Hey all, was shooting some stars last night with my 5dII, and was getting some HORRIBLE image noise. Was at ISO 160, f/9 and about 30 minute exposure. Here is a screen shot at 100% from lightroom, SOOC. I do shoot raw. Just wondering if anyone one else has these issues, and how they resolve them. Thanks!


----------



## SwissBear (Jun 12, 2013)

It is known that long exposures do not work well in the digital age. For startrails, there is an easy solution: shoot many pictures (p.ex. 30/15sec exposure each, normal post in LR), and then do an overlay. I used GIOTTO if i'm right.
This works quite nice, only fills your memory card. Another advantage: if clouds roll in, you still can make a nice movie


----------



## sethlowephoto (Jun 12, 2013)

@SwissBear thanks for the info. I had never really done one longer than 3-4 minutes before, so I was really surprised when I saw the image. Will have to try the method you mentioned.


----------



## wsheldon (Jun 12, 2013)

sethlowephoto said:


> Hey all, was shooting some stars last night with my 5dII, and was getting some HORRIBLE image noise. Was at ISO 160, f/9 and about 30 minute exposure. Here is a screen shot at 100% from lightroom, SOOC. I do shoot raw. Just wondering if anyone one else has these issues, and how they resolve them. Thanks!

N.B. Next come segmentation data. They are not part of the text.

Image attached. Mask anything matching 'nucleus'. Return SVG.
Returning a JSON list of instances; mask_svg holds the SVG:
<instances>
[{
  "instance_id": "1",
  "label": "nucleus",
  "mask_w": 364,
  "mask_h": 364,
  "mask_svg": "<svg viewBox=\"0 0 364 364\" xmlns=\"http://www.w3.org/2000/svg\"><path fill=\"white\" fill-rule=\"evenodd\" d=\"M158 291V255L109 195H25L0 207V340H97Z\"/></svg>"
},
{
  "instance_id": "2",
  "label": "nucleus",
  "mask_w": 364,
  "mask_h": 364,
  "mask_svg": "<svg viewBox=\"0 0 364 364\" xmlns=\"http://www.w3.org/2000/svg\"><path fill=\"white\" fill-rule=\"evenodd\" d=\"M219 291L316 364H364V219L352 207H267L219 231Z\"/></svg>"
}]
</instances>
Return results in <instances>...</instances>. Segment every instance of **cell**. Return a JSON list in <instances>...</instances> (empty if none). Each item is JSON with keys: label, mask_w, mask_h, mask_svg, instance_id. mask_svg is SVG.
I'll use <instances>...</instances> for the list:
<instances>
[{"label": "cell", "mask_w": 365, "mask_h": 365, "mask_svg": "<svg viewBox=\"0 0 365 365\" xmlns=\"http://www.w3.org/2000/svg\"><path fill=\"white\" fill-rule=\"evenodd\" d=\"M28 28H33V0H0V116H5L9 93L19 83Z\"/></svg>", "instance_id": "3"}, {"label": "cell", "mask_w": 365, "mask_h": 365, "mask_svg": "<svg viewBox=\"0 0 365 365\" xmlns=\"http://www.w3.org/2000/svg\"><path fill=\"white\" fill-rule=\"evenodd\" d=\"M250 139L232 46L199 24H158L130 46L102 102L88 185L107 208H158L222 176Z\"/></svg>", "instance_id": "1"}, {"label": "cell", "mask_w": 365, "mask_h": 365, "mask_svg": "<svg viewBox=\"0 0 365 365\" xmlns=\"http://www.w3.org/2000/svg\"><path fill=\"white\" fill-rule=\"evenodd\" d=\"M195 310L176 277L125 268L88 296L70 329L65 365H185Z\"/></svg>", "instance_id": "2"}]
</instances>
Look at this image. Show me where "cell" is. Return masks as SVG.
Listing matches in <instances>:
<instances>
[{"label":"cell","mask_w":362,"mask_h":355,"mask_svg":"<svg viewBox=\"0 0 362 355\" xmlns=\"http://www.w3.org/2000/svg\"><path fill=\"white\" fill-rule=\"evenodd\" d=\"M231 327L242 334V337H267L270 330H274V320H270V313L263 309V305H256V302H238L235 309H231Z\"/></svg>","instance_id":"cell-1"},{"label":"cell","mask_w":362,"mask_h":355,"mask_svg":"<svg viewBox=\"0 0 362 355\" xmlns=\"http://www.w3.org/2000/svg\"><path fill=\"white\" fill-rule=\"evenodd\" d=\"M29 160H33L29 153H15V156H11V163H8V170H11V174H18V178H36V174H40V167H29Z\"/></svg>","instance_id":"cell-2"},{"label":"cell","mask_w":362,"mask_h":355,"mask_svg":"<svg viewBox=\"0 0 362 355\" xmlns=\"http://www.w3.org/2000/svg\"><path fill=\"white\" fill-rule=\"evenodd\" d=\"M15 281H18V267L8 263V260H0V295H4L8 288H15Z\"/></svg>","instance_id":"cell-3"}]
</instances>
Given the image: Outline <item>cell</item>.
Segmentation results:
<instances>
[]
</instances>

Really long exposures like that are hard for any digital sensor, and your results look pretty typical to me. That is one area where the 5D mark III and particularly the 6D show major advantages over the mark II, though (see http://petapixel.com/2012/12/13/canon-6d-and-5dmk3-noise-comparison-for-high-iso-long-exposures/).

Did you use long-exposure noise reduction? As I understand it that will record a second dark-field image and try to remove the hot pixels, and I believe it works for RAW as well as JPEG.


----------



## Mr Bean (Jun 13, 2013)

SwissBear said:


> It is known that long exposures do not work well in the digital age. For startrails, there is an easy solution: shoot many pictures (p.ex. 30/15sec exposure each, normal post in LR), and then do an overlay. I used GIOTTO if i'm right.
> This works quite nice, only fills your memory card. Another advantage: if clouds roll in, you still can make a nice movie


^^^^^^
This works well. I found the same issue when first attempting star trails. There's a program around called STARTRAILS.exe (I think) that allows for merging of multiple images. 1-2min exposures on my 5D3 worked well, then merged into one.


----------



## Harry Muff (Jun 13, 2013)

In Photoshop, you can use Image Stacking and use the Median method.


----------